Why Windows Phone 7 Is Doomed
Oh Lord, let me count the ways. No surprises here, but it's a huge blow all the same; HP has confirmed to CNBC that it will use exclusively its own webOS software in its smartphones.
HP, of course, acquired said webOS when it purchased Palm earlier this summer. HP clearly plans to go big with smartphones and all bets are on webOS.
This makes sense. We all saw it coming a mile away when HP announced it was buying Palm back in the spring. That being said, this has to hurt for Microsoft. HP, after all, is Microsoft's biggest customer.
Dell, Microsoft's other mega-customer, is betting on Droid for its smartphones.
Where will this leave Windows Phone 7? Answer: Samsung, LG and a handful of Asian smartphone makers. That's not bad; but it doesn't leave a lot of wiggle room to make the necessary splash in the U.S. market to turn heads away from the well-established enterprise set using Blackberry, the hurt-me-I'm-so-cool iPhone crew or the pick-up-a-pitchfork-and-storm-the-castle Droid mob.

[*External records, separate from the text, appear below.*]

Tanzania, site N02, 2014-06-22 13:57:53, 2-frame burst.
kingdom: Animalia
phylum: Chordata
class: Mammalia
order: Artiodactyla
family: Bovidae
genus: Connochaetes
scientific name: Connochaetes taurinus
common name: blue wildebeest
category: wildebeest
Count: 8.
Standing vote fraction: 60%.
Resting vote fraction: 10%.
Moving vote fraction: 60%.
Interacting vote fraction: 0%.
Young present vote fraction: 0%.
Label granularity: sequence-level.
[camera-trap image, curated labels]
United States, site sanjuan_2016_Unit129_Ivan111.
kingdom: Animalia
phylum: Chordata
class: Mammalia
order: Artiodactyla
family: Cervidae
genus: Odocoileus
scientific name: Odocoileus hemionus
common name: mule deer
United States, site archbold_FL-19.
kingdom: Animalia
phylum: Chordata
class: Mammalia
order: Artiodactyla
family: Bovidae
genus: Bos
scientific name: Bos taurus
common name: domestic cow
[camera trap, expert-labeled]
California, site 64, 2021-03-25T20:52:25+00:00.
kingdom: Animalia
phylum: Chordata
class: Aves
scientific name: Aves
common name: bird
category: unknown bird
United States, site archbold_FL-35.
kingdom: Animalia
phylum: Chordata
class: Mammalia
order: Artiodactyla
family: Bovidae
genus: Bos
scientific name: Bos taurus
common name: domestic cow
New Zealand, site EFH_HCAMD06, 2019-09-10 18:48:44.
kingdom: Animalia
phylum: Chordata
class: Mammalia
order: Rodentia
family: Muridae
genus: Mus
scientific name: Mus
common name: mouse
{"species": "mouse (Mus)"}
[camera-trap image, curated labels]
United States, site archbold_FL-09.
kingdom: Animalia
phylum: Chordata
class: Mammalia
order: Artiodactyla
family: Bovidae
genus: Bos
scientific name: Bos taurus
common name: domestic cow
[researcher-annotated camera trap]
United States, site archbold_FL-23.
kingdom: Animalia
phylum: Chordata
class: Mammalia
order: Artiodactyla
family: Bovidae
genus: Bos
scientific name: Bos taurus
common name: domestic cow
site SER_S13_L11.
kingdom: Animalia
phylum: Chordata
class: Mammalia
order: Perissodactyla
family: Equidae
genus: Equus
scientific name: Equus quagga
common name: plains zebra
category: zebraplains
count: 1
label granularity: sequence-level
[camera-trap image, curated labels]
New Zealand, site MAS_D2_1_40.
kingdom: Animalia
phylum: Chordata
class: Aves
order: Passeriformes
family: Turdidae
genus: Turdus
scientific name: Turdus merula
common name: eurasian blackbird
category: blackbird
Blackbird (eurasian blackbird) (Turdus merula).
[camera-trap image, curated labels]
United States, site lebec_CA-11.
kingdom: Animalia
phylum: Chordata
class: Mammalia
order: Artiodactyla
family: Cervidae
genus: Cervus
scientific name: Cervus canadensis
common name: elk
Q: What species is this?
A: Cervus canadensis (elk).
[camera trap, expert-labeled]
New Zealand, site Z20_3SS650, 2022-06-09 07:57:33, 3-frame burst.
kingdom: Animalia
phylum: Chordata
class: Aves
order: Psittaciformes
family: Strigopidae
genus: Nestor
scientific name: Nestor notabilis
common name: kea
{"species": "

I believe that ultimately choosing against "united we stand" will mean "divided we fall" for HP and Microsoft. It's hard to imagine the field having room for one more smartphone platform, much less two.
I know, I know! Some of you will undoubtedly point out to me that Windows Phone 7 will have such an edge with the corporate crowd because it will integrate so seamlessly with Microsoft Exchange, Microsoft servers, its unified communication tools blah, blah.
Yup, if it were up to IT to pick employee mobile devices then it might have a fighting chance. However, it doesn't really work that way. IT will make recommendations and employees will get a Blackberry, a Droid or an iPhone anyway.
This isn't like company-issued desktops or even laptops. Mobile devices are personal. In the end, people will just get the phone they want. Windows Phone 7 may answer a need. But, I don't see it answering anybody's "want".